Courfeyrac grins at that and nods quickly, climbing to his feet. "Let us be off, then."
"What, now? But I have not even finished my breakfast," Bossuet says.
Courfeyrac grumbles at hm. "Fine, then. You shall remain here and eat, and I will follow young Baron Pontmercy and see what other strange objects he may collect in his daily travels."
Courfeyrac stands and hurries away after Marius. It doesn't take him long to catch up to the other man. Marius has stopped to hide behind a tree, and Courfeyrac can see an older man and a young woman sitting on a bench nearby. He creeps forward and rests his hand on Marius' shoulder, causing the younger man to yelp and jump in surprise.
"Courfeyrac! What are you doing here?"
"Following you, my friend," he says, grinning even as Marius glowers at him. "So, who is she?"
"Ursule F., I believe. Look." Marius takes the object out of his pocket and shows Courfeyrac. It's a handkerchief, with a U.F. embroidered in the corner.
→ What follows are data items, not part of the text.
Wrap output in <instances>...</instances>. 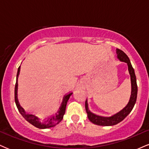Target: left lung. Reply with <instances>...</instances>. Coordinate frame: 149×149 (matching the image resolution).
Listing matches in <instances>:
<instances>
[{"instance_id": "left-lung-1", "label": "left lung", "mask_w": 149, "mask_h": 149, "mask_svg": "<svg viewBox=\"0 0 149 149\" xmlns=\"http://www.w3.org/2000/svg\"><path fill=\"white\" fill-rule=\"evenodd\" d=\"M116 55H117V58L121 62H126L128 67V72L130 76V81H131V95H130V100H129L128 104L126 106L119 111V112L116 113L114 115L111 116H102L96 115L92 113L90 110H89L88 103H87V99L85 101V109L87 112L88 119L91 122L94 124L98 125V126H114V125L117 124L122 121L131 112L134 105L136 103L137 96V80H136V76L135 71L132 67V64L130 63V61L129 60L128 57L124 52L121 50L116 48Z\"/></svg>"}]
</instances>
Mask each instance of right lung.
I'll return each instance as SVG.
<instances>
[{
	"label": "right lung",
	"instance_id": "right-lung-1",
	"mask_svg": "<svg viewBox=\"0 0 149 149\" xmlns=\"http://www.w3.org/2000/svg\"><path fill=\"white\" fill-rule=\"evenodd\" d=\"M20 69H21V66L18 68L17 74V82H16L15 89H14V99H15L16 105H17V107L18 110L19 111V112H20L21 115L23 116V117L27 121H28V122L31 123L32 125H33L34 126L37 127V128H40V129L49 128L56 126V125L58 124V123L62 121V119H63L64 114H65L67 103L68 101H69L71 95L73 94V92H70L69 94L64 95L63 100H62V103L61 104V106L60 107V108H59V110L57 111V113H55V114H54V115L50 116V117L46 119V120L44 121V122H41L40 119H39V117H37V116L34 115V114H32L26 113V111H25L24 109L21 106L20 103H19V101H18V97H17L18 78H19V73H20Z\"/></svg>",
	"mask_w": 149,
	"mask_h": 149
}]
</instances>
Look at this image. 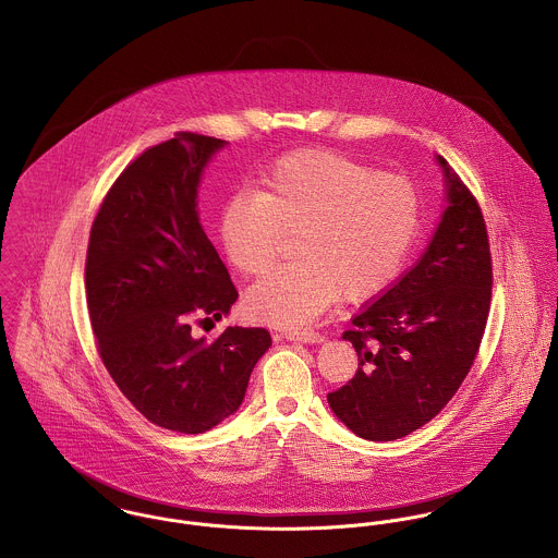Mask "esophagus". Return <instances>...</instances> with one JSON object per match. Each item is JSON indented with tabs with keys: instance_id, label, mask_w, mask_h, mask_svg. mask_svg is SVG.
Masks as SVG:
<instances>
[{
	"instance_id": "obj_1",
	"label": "esophagus",
	"mask_w": 558,
	"mask_h": 558,
	"mask_svg": "<svg viewBox=\"0 0 558 558\" xmlns=\"http://www.w3.org/2000/svg\"><path fill=\"white\" fill-rule=\"evenodd\" d=\"M283 337L290 341H305V343H319L324 341V335L314 328H286Z\"/></svg>"
}]
</instances>
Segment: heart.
I'll use <instances>...</instances> for the list:
<instances>
[{
  "instance_id": "b5f03b06",
  "label": "heart",
  "mask_w": 558,
  "mask_h": 558,
  "mask_svg": "<svg viewBox=\"0 0 558 558\" xmlns=\"http://www.w3.org/2000/svg\"><path fill=\"white\" fill-rule=\"evenodd\" d=\"M421 228L416 186L399 173L335 150H296L275 160L255 191L232 195L219 219L230 264L264 275L288 236L296 259L257 281L244 307L253 318L301 326L339 296L361 303L403 268Z\"/></svg>"
}]
</instances>
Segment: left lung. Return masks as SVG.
Listing matches in <instances>:
<instances>
[{"instance_id":"1","label":"left lung","mask_w":558,"mask_h":558,"mask_svg":"<svg viewBox=\"0 0 558 558\" xmlns=\"http://www.w3.org/2000/svg\"><path fill=\"white\" fill-rule=\"evenodd\" d=\"M449 208L423 257L343 332L359 369L328 393L361 438L398 440L458 393L478 354L492 301V253L475 195L438 157Z\"/></svg>"}]
</instances>
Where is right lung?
Returning a JSON list of instances; mask_svg holds the SVG:
<instances>
[{"instance_id": "add662e5", "label": "right lung", "mask_w": 558, "mask_h": 558, "mask_svg": "<svg viewBox=\"0 0 558 558\" xmlns=\"http://www.w3.org/2000/svg\"><path fill=\"white\" fill-rule=\"evenodd\" d=\"M223 144L180 131L131 160L94 217L85 255L102 365L150 423L180 434L236 412L270 345L266 328L228 326L213 343L191 332L239 299L195 210L202 169Z\"/></svg>"}]
</instances>
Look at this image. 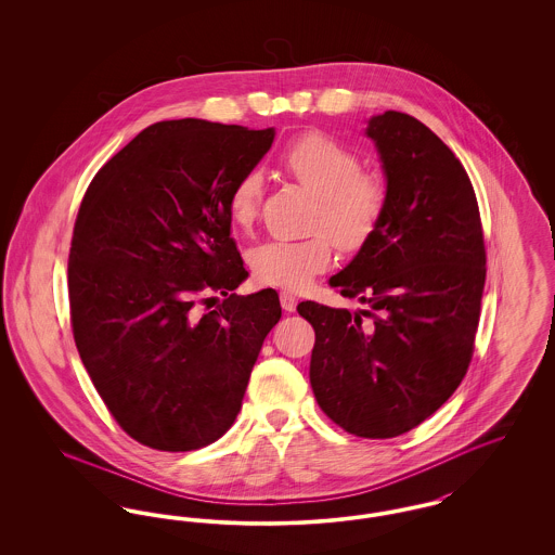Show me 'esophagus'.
I'll return each mask as SVG.
<instances>
[{
  "instance_id": "1",
  "label": "esophagus",
  "mask_w": 555,
  "mask_h": 555,
  "mask_svg": "<svg viewBox=\"0 0 555 555\" xmlns=\"http://www.w3.org/2000/svg\"><path fill=\"white\" fill-rule=\"evenodd\" d=\"M281 306L285 312H295L297 308V297L289 291H281Z\"/></svg>"
}]
</instances>
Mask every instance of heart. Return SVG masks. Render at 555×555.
Segmentation results:
<instances>
[{
	"mask_svg": "<svg viewBox=\"0 0 555 555\" xmlns=\"http://www.w3.org/2000/svg\"><path fill=\"white\" fill-rule=\"evenodd\" d=\"M281 166L304 189L317 195L310 229L304 238H276L254 247L249 268L268 287L304 291L333 260V241L360 249L376 231L389 189L380 175L362 170V159L344 143L322 132H306L281 154ZM262 175L247 170L229 195V218L238 231H249L262 199Z\"/></svg>",
	"mask_w": 555,
	"mask_h": 555,
	"instance_id": "1",
	"label": "heart"
}]
</instances>
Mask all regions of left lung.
Returning a JSON list of instances; mask_svg holds the SVG:
<instances>
[{
  "label": "left lung",
  "mask_w": 555,
  "mask_h": 555,
  "mask_svg": "<svg viewBox=\"0 0 555 555\" xmlns=\"http://www.w3.org/2000/svg\"><path fill=\"white\" fill-rule=\"evenodd\" d=\"M389 189L385 214L328 285L349 312L301 301L317 333L310 383L344 430L391 439L435 414L462 383L480 317L487 256L475 189L448 145L401 112L372 116Z\"/></svg>",
  "instance_id": "left-lung-1"
}]
</instances>
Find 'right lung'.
Wrapping results in <instances>:
<instances>
[{
    "instance_id": "obj_1",
    "label": "right lung",
    "mask_w": 555,
    "mask_h": 555,
    "mask_svg": "<svg viewBox=\"0 0 555 555\" xmlns=\"http://www.w3.org/2000/svg\"><path fill=\"white\" fill-rule=\"evenodd\" d=\"M272 141L274 129L156 122L82 197L68 256L75 344L114 421L147 448L191 451L220 439L281 318L276 291L231 293L247 270L229 195ZM208 292L225 301L199 315L196 295Z\"/></svg>"
}]
</instances>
"I see your heart has been captured by Mlle Lanoire," Courfeyrac teases, looking toward the father and daughter on the bench. "Why don't we leave this place, and Bossuet, Bahorel, and I will give you advice on wooing your young lady."
"Oh, she has won my heart, Courfeyrac. She is so beautiful, and intelligent, I am sure," he says, his head seeming lost in the clouds as Courfeyrac leads him back to where Bossuet waits.
"I am surprised to see you back here, Courfeyrac. I thought you were going to find Pontmercy," Bossuet says.
"Oh, I have. He has found a young maiden and fancies himself in love."
Marius sits down beside Bossuet and sighs longingly. "Her name is Ursule, and she wears the most lovely black dresses," Marius says. "Bossuet, Courfeyrac, truly I am in love. I understand what you mean now, when you speak of your Musichetta and Hélène."
"Have you spoken to Mlle Lanoire, Marius?" Courfeyrac asks, and Marius hesitates.
"I have not."
"Well, there is a ball coming soon. Perhaps you can stop your young woman in the street, or visit her father's house." 
"I will be sure to do that," Marius says. 
Courfeyrac sticks his hand in his breast pocket and removes a calling card, with the time and date of a ball. "Memorize it, or write down the address and date, and then give it to Ursule."
Marius nods and puts the card in his pocket. "Thank you, Courfeyrac." 
~
Several days pass, and Courfeyrac and Helene are waiting on the front steps of the mansion, for Marius and Ursule. A few minutes pass, and Marius emerges from a carriage. He holds the door open and a girl in a black dress and bonnet steps out, holding Marius' hand tightly.
"Courfeyrac!" Marius calls, taking the girl's hand and leading her over. "This is Cosette Fauchelevent. It was her father's handkerchief that I found. His name is Ultime."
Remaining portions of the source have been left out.